Bledsoe finished Sunday with three interceptions, including two in Dallas’ final three possessions, as the Cowboys fell to the Jacksonville Jaguars 24-17. By itself, that’s no crime. Plenty of good quarterbacks have had bad days.
But games like this don’t usually happen after a quarterback of Bledsoe’s supposed caliber starts off with a 10-0 lead and is surrounded by the greatest collection of skill players he has ever had.
Or as Bledsoe summed up: “We had a chance of going up 17-0 in the first half and keep control of the game and didn’t do that. Once we let them hang around, we started making mistakes and that’s the story of the game.” Not exactly. The second and third times Bledsoe said “we” in that statement, he should have said “I.” Furthermore, the contest easily could have been 21-0 in the first half if Bledsoe was on his game.
Up 7-0 in the first quarter, Bledsoe hit running back Julius Jones for a 39-yard catch. Truth is, the reception could have been a touchdown if Bledsoe hadn’t underthrown the pass. Jones was alone on the play after Jacksonville cornerback Brian Williams left him to help cover Owens.
Still, Dallas got a field goal out of the big play and appeared to be cruising. However, Bledsoe, who started 5-of-6 for 85 yards, quickly turned into Nuke LaLoosh of “Bull Durham,” scattering balls all over the yard and looking bewildered in the process.

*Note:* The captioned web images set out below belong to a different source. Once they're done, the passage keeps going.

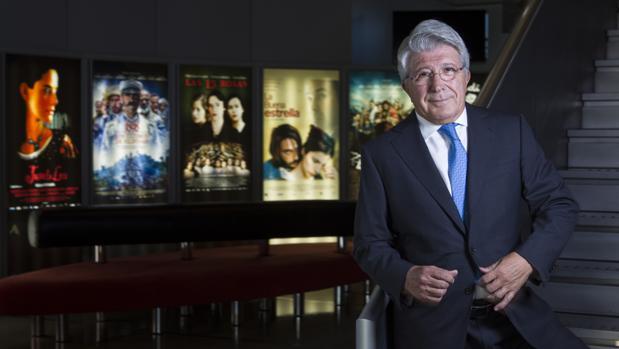Enrique Cerezo, en las oficinas de su productora, posa antes algunos de los carteles de sus películas más exitosas, como «Juana la loca», «Las 13 rosas», «La buena estrella» o «Los últimos de Filipinas»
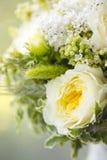 Hochzeitsblumenstrauß von weißen und gelben Blumen Stockfoto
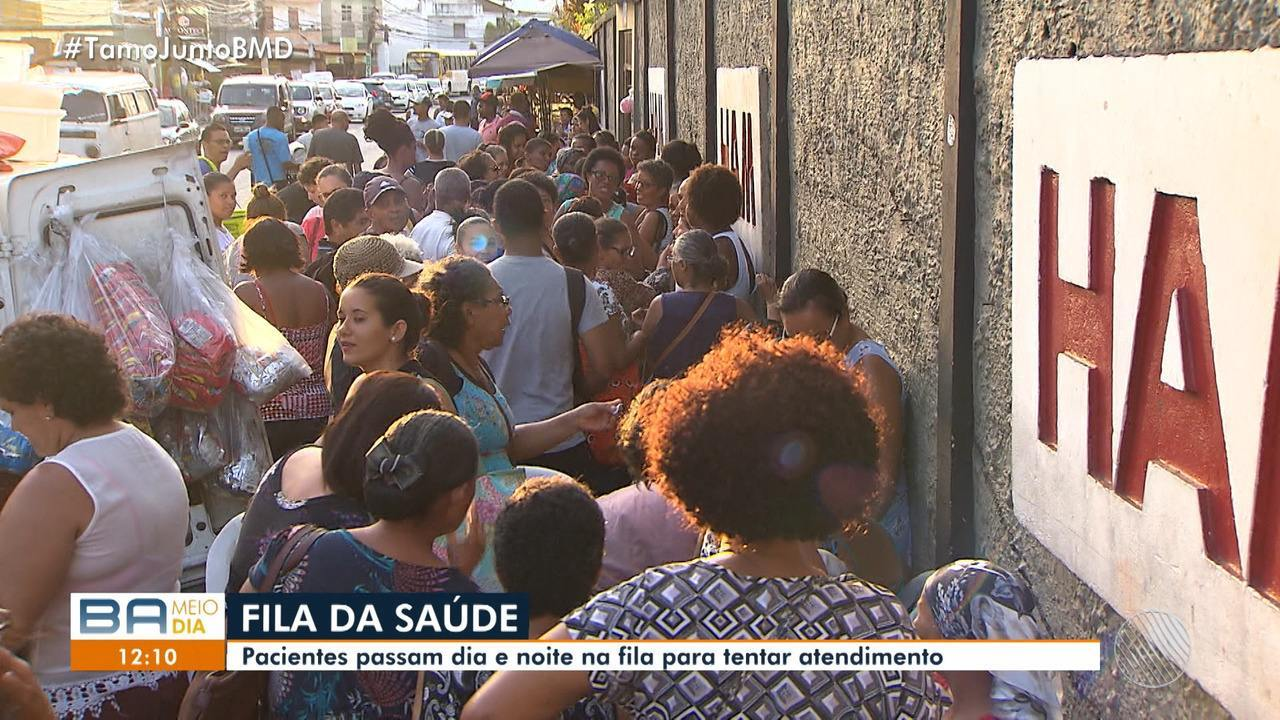 Pacientes com câncer enfrentam longas filas em busca de atendimento no Aristides Maltez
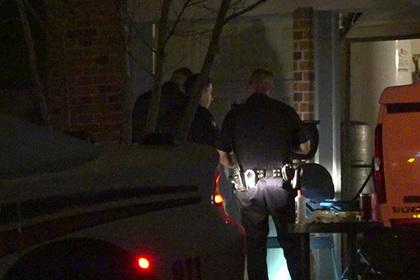 Отец покрутил на пальце пистолет на вечеринке дочери и подстрелил себя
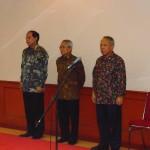 Serah terima jabatan Menpupera Basuki Hadimuljono (kanan) dengan dua menteri sebelumnya, yaitu Djan Faridz (kiri) dan Djoko Kirmanto (tengah).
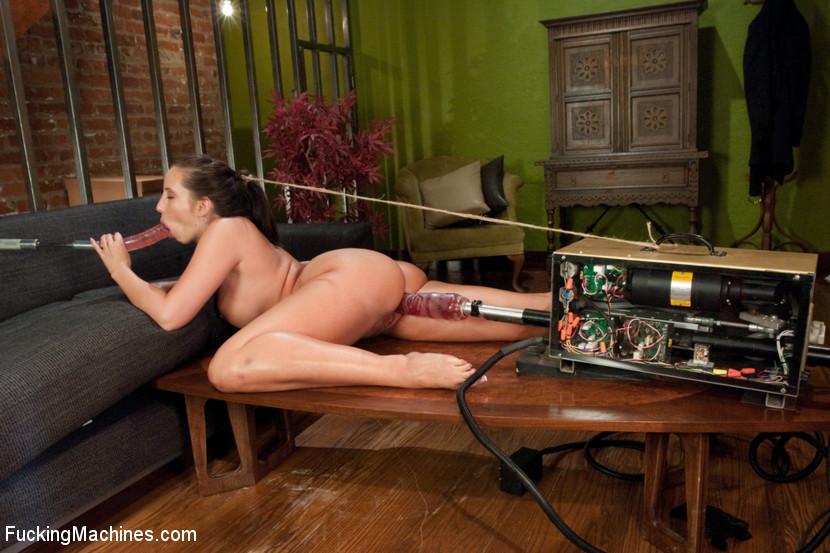 Кэлли любит, когда в ее промежности работает мощный вибратор на самой большой мощности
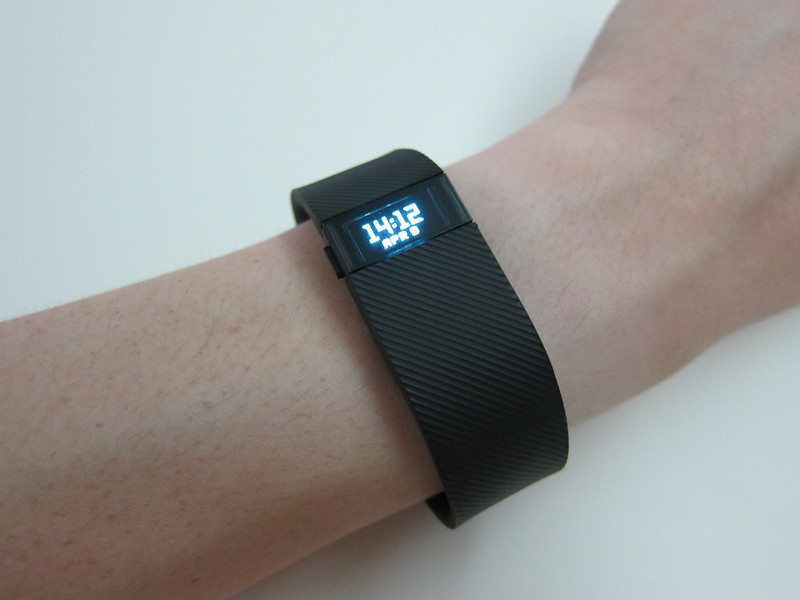 Fitbit Charge - Wearing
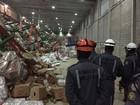 Desabamento em galpão deixa três pessoas feridas em Salvador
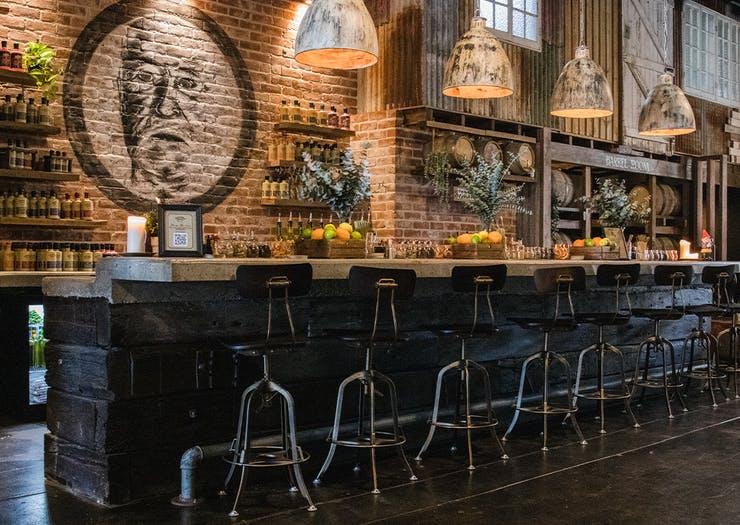 the long bar inside granddad jacks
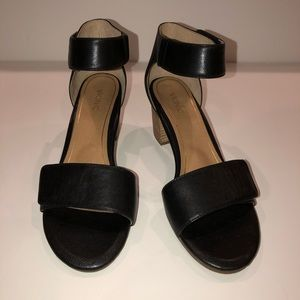 VIONIC Pep Solana Black Orthaheel Sandals 10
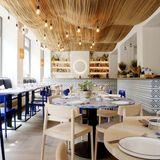Sowohl das Ambiente als auch die Küche lassen Sie für einen Moment wie in Griechenland fühlen. Genießen Sie im Lokal die griechische Sonne mit traditionellen Gerichten, die auf moderne und raffinierte Weise serviert werden.    Khora  Avenue Pictet-de-Rochemont 8  1207 Genf  Website  Instagram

Over his final 27 attempts, Bledsoe completed just 11 for 161 yards, and the poor marksmanship was a big reason why only one of the Cowboys’ final 11 possessions went longer than 43 yards. That included a brutal series at the beginning of the second quarter in which Bledsoe threw short to a wide-open Owens, missed another potential touchdown pass (but Dallas picked up a first down on the play when the Jaguars were penalized 39 yards for pass interference), couldn’t connect with a wide-open Owens down the middle and failed to find a wide-open Jason Witten on third down.
Why? It’s quite simple: Bledsoe’s penchant for holding the ball too long and his utter lack of mobility allowed Jacksonville to follow its plan on defense. “Get in his face,” Jaguars defensive tackle John Henderson said. “That’s what the coaches were preaching to us all week. Get in his face, get pressure on him and he’ll make mistakes.”
Huge mistakes such as his first interception. On a second-and-20 play with 1:43 remaining in the first half, Bledsoe threw off his back foot toward Witten. The ball was nowhere close to the Cowboys’ tight end, and cornerback Rashean Mathis snared it easily. Jacksonville, which had done little on offense in the first half, capitalized on the turnover to tie the game at 10-10 and suddenly had all the momentum. The Jaguars ran off 24 consecutive points and looked like the contender many people think they can be.
On the throw that resulted in Mathis’ pick, Bledsoe should have thrown the ball away or eaten it for a sack. After the game, Parcells wasn’t exactly generous with Bledsoe but avoided pinning the blame on his quarterback.”Now’s not a good time to be talking about that,” Parcells said of Bledsoe’s play. “Let me look at the film and I’ll let you know what I think.”
Parcells has already said that Bledsoe will get the start next Sunday when the Redskins come to visit. If Bledsoe is healthy, that’s likely the right call. Still, Tony Romo should start getting more repetitions in practice and the leash on Bledsoe has to be very, very short. The team can’t have another performance like yesterday’s without the backup being called in.